Il punto è che man mano che il prezzo del petrolio scende e, soprattutto, persiste nella sua discesa, un numero crescente di progetti d’investimento delle compagnie devono essere via via abbandonati, perché non più redditizi o, non meno importante, perché non più finanziabili. Va detto che la redditività per le compagnie degli investimenti in estrazioni di petrolio lucano permane, comunque, anche a livelli ben più bassi di prezzo, rispetto agli attuali 80 dollari. In sostanza, saranno altri progetti nel mondo, eventualmente più costosi, ad essere abbandonati (o rinviati) per primi.
L’ENI, negli anni scorsi, ha basato la propria politica di investimenti su uno scenario prudenziale di prezzo futuro del petrolio fissato a 90 dollari. Dunque, siamo al di sotto di quella proiezione ma non in misura drammatica. Invece, dovesse ulteriormente ridimensionarsi nei prossimi mesi il prezzo del petrolio, diventerebbe difficoltoso reggere un aumento dell’indebitamento finanziario e, quindi, crescerebbe la quantità di progetti di sviluppo a cui ENI ed altre compagnie dovrebbero rinunciare. Almeno temporaneamente.
La Basilicata salvata dunque dal crollo del prezzo del petrolio? Per quanto paradossale e pure con qualche indesiderata conseguenza in termini di minori incrementi dei ricavi da royalties, trattasi di scenario che, seppure al momento non probabile, non può essere del tutto escluso.
Tirando le somme sulle ombre dello “Sblocca Italia” e sul famigerato articolo 38
Merito al Governatore ed ai parlamentari lucani per i miglioramenti ottenuti sul piano delle risorse compensative per la Basilicata. Avevo affermato in un post precedente che la Basilicata stava chiudendo per decreto e che i nostri alti rappresentanti mostravano di non contare un ca***. Alla luce della nuova evidenza disponibile, possiamo senz’altro affermare che un certo riscatto, da parte dei nostri parlamentari, ci sia stato e che, quindi, l’affermazione che essi non contino un ca*** debba essere un tantino ridimensionata.
Resta aperta la seria questione del ruolo che le istituzioni e la comunità locale dovrebbero giocare in tema di valutazione d’impatto ambientale e, più in generale, in tema di processo concessorio verso le compagnie. Resta infatti intatto il punto che questo ruolo concertativo della Basilicata non possa essere eliminato per decreto (per quanto convertito in una legge dello Stato).
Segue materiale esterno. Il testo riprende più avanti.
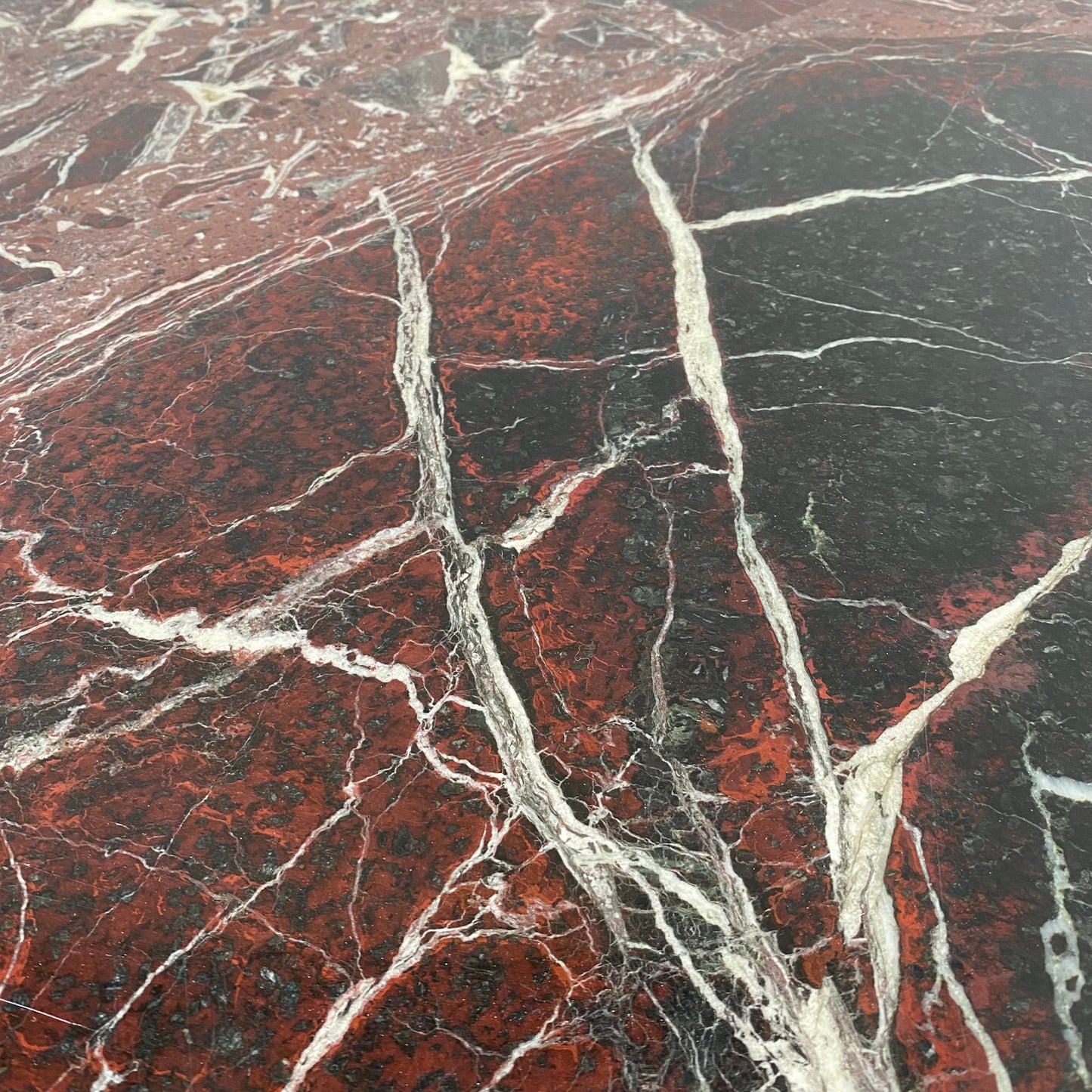 Esstisch aus oxbloodrotem „Rosso Levanto“-Marmor, Italien, 1970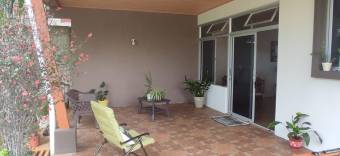 Casa en Venta en Sarchi, Alajuela. RAH 23-2433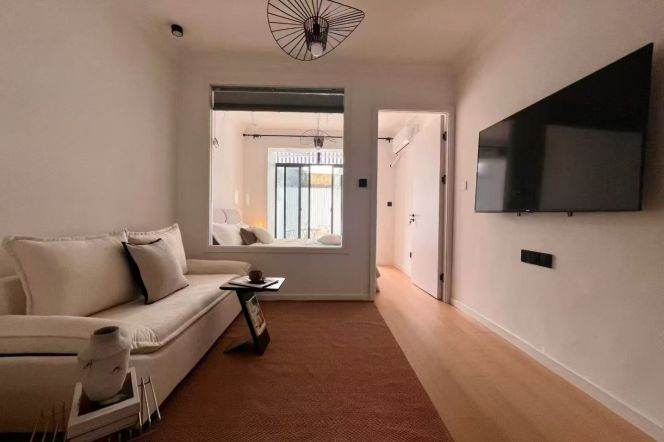 1BR+Private Yard/Changping Road Metro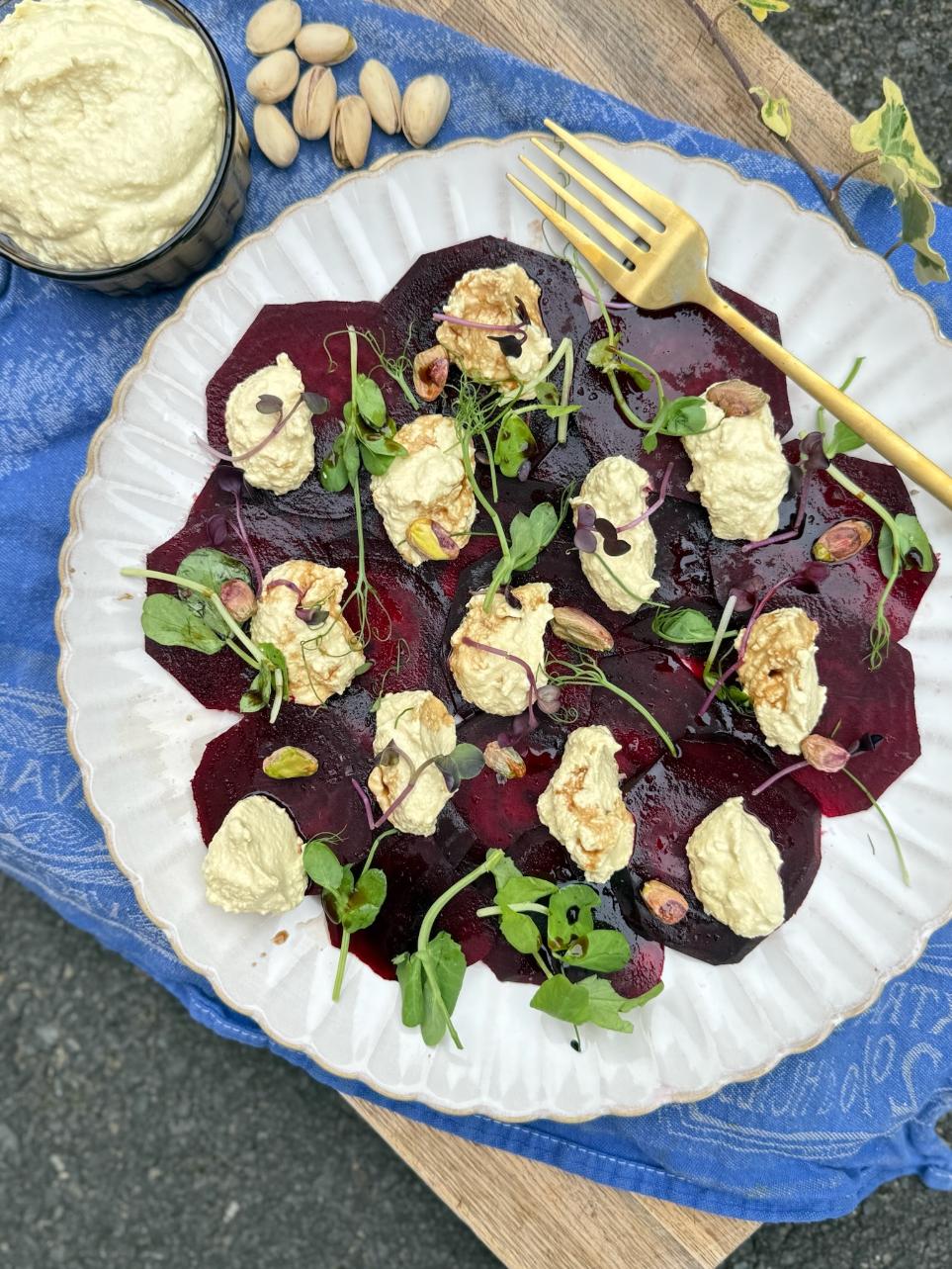 BROCCOLI MUM DOES THE HOLIDAYS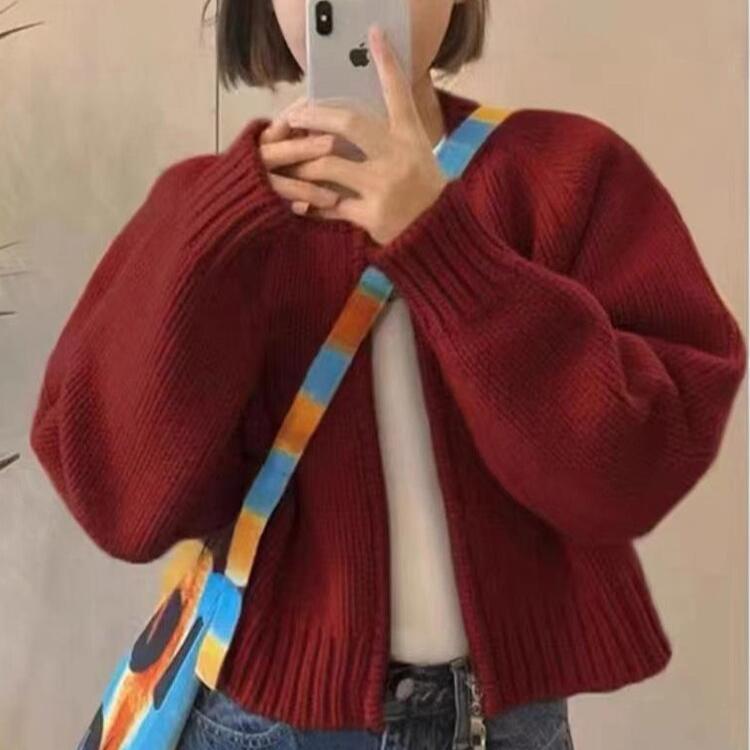 Carina | elegant short knitted sweater for women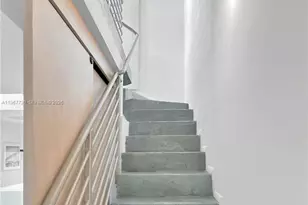 734 Michigan Ave, Miami Beach, FL 33139 - Photo 5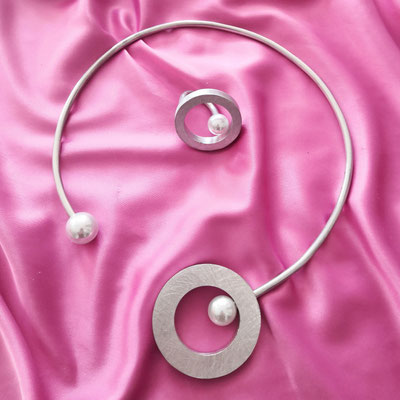 Bild 1, Halsreifen  -  Halsreif 48 €, Ring 45 €  -  Aluminium und Kunstperle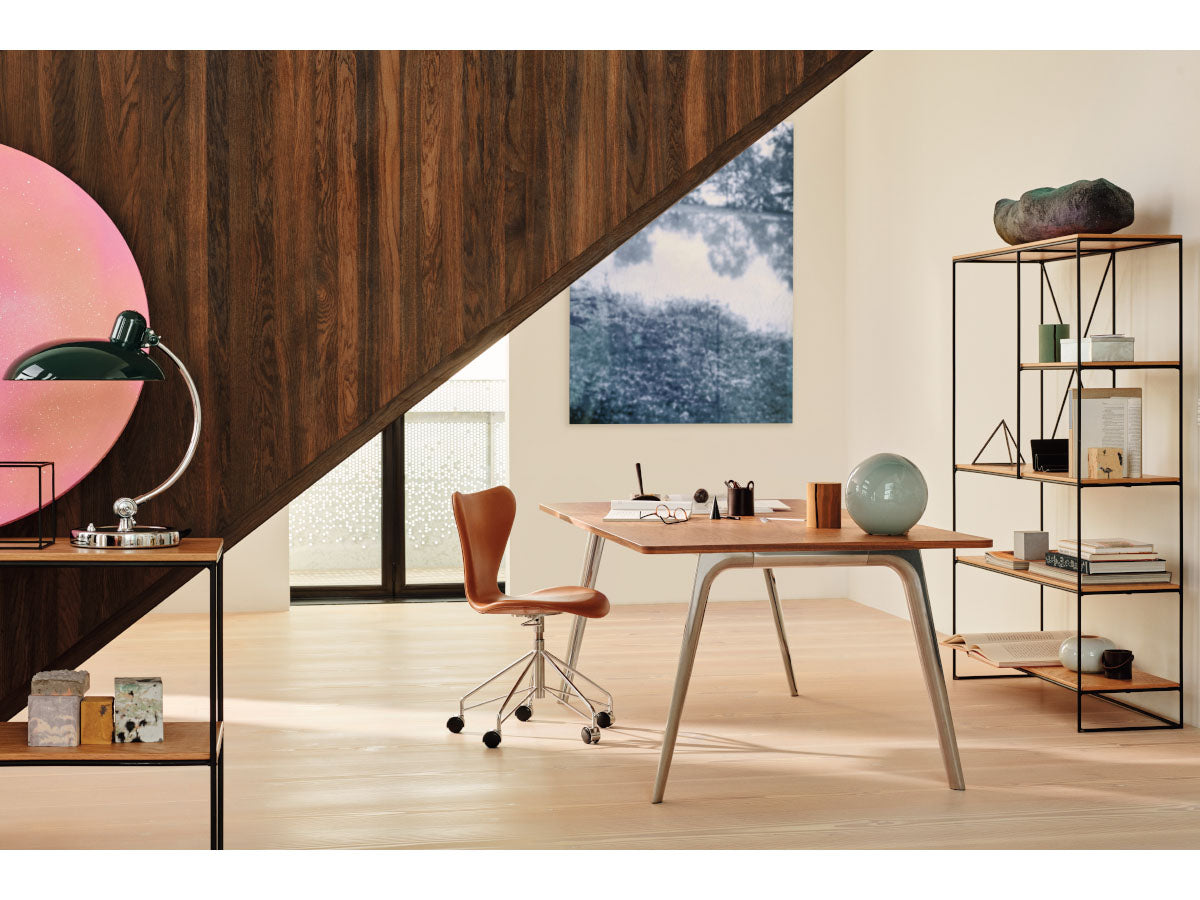 Fritz Hansen Series 7 3117 Office Chair - Essential Leather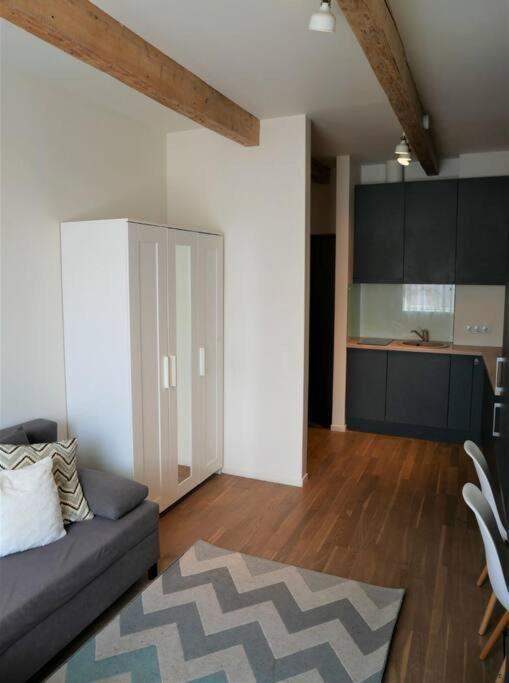 Lovely 1-bedroom Apartment *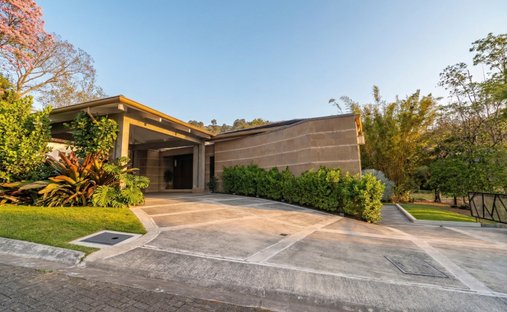 Casa a Escazú, San José, Costa Rica 1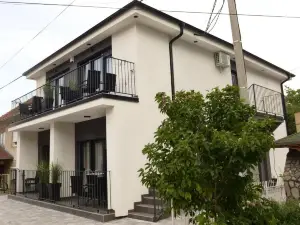 9 Apartments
In sostanza, tocca ora ai senatori lucani scavare l’ultima trincea per una modificazione dell’articolo 38 finalizzata a riconoscere un maggior ruolo (sostanziale, non solo formale) alla Regione Basilicata nelle scelte sulle estrazioni future. La riforma costituzionale ancora non c’è, se mai ci sarà nella forma disegnata nella prima approvazione al Senato, e la costituzione, anche in epoca di decisionismo di sinistra, non si cambia con un decreto legge.